(Rows from a spatial reasoning dataset)
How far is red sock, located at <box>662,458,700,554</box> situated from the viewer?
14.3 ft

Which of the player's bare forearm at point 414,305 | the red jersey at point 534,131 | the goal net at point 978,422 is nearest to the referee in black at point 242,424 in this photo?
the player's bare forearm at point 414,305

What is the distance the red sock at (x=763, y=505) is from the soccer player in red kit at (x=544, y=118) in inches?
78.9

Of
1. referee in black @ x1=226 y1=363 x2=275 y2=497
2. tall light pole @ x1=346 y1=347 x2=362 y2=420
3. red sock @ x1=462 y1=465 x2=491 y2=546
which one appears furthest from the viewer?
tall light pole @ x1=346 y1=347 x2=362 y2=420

## Stated task
Turn every line of the records into a JSON list of strings, one string per line, with blank lines left out.

## Full response
[
  "How far is red sock, located at <box>662,458,700,554</box> situated from the viewer?",
  "14.3 ft",
  "Which of the player's bare forearm at point 414,305 | the red jersey at point 534,131 | the goal net at point 978,422 is nearest to the referee in black at point 242,424 in this photo?",
  "the player's bare forearm at point 414,305",
  "What is the distance the red sock at (x=763, y=505) is from the soccer player in red kit at (x=544, y=118) in inches?",
  "78.9",
  "Of",
  "1. referee in black @ x1=226 y1=363 x2=275 y2=497",
  "2. tall light pole @ x1=346 y1=347 x2=362 y2=420",
  "3. red sock @ x1=462 y1=465 x2=491 y2=546",
  "which one appears furthest from the viewer?",
  "tall light pole @ x1=346 y1=347 x2=362 y2=420"
]